There was no claiming of privilege or special status, Douglas said — there were people collectively advocating for God’s just future. In God’s just future, everyone will be treated with divine and sacred respect because of the sacred breath that they breathe.
As she laughed at Black Lives Matter Plaza, Douglas said, her faith was resurrected. Her spiritual despair lifted and her soul was revived by laughing at the absurd discrepancy between our crucifying, present reality and God’s just future.
The resurrecting power of God will always prevail no matter how powerful the crucifiers are, Douglas said. God always has the last laugh.
To be people of soul in a nation with a warring soul, Douglas said, is to laugh with God and to utterly refuse to let injustice have the last word. Jesus told us not to be afraid. We can laugh by really believing in God’s just future and by being partners in forging that future. We can be partners by being stone catchers, outcast-oriented, unburdened and laughing.

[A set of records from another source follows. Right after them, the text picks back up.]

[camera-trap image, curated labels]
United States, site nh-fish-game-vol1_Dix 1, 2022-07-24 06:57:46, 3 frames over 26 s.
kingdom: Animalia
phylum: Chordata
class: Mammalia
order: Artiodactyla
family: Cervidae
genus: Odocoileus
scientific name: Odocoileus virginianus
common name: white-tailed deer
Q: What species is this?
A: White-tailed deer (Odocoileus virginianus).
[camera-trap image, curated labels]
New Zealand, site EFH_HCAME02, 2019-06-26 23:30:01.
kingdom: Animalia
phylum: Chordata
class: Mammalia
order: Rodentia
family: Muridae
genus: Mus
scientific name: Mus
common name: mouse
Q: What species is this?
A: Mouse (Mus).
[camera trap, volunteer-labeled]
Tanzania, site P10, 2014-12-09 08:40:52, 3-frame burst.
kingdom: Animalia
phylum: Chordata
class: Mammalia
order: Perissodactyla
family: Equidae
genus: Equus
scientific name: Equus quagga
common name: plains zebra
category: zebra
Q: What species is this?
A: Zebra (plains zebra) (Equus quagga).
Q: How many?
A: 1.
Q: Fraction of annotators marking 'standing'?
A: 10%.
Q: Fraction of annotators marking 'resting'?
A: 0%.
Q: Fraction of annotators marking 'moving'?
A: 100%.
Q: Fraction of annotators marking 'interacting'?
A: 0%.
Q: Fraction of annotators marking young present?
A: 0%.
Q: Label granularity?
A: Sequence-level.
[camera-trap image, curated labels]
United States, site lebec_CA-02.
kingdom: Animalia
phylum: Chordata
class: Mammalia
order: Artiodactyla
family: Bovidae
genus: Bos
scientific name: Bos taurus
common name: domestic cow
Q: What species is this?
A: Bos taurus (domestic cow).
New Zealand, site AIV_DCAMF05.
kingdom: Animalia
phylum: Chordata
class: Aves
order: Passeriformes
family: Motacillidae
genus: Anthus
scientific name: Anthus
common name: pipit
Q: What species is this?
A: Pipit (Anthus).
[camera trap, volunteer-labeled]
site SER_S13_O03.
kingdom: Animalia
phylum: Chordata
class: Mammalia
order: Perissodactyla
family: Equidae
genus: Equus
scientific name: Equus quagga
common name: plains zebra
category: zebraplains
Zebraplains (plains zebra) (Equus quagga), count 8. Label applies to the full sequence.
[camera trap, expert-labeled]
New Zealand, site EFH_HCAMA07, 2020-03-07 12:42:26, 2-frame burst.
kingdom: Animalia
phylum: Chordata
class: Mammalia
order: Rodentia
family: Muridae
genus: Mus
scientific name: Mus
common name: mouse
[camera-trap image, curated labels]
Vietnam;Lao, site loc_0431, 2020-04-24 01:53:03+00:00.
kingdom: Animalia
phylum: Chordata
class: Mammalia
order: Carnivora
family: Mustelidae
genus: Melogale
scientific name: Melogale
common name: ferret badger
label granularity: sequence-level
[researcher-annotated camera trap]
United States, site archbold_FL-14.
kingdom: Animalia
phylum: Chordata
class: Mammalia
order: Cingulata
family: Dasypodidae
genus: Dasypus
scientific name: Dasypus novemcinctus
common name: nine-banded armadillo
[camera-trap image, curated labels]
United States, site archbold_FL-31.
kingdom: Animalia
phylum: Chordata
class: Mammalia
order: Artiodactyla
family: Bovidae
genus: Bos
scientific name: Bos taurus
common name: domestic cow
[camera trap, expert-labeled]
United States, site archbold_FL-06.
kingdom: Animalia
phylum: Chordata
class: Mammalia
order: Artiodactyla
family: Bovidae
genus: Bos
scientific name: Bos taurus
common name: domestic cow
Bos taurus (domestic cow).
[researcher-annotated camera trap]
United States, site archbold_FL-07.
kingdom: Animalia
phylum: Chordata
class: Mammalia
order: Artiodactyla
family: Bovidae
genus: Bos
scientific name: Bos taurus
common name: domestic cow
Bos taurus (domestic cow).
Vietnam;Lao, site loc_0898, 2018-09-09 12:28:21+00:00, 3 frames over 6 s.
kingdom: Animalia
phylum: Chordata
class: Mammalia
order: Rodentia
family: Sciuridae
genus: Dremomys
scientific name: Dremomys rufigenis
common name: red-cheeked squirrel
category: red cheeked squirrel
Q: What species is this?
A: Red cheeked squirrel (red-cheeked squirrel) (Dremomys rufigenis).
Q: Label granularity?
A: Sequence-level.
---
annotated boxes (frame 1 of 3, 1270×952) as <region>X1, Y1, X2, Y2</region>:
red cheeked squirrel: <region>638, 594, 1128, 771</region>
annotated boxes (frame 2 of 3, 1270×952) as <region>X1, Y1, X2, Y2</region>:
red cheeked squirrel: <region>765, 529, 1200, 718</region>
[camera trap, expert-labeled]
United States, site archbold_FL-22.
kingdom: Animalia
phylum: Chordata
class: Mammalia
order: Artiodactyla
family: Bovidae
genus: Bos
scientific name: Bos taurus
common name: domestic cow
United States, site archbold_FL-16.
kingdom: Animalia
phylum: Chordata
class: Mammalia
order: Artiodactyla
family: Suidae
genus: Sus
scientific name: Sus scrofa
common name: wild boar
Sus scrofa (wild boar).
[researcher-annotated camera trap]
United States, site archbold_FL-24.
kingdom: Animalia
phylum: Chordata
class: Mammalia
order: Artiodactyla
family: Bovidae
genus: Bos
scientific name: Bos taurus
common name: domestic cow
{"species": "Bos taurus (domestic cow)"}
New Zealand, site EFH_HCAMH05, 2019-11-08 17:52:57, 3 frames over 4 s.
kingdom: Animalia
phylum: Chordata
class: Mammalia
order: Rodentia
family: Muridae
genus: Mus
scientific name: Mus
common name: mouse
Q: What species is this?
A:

The Rev. Paul Womack, pastor of Hurlbut Memorial Community United Methodist Church, served as liturgist. Barbara Hois, flute; Debbie Grohman, clarinet; and Willie La Favor, piano played the prelude, “Lo! Here the Gentle Lark,” by Henry Bishop. Alison Marthinsen, member of the Smith Memorial Library Board, read the Scripture. The anthem, sung by the Chautauqua Motet, was “God of Grace and God of Laughter,” by Alice Parker. Joshua Stafford, director of sacred music and Jared Jacobsen Chair for the Organist, played the Postlude, Toccata on “We Shall Overcome,” by Carl Haywood. Support for this week’s chaplaincy and preaching of the V. Rev. Kelly Brown Douglas is provided by the Gladys R. Brasted and Adair Brasted Gould Memorial Chaplaincy.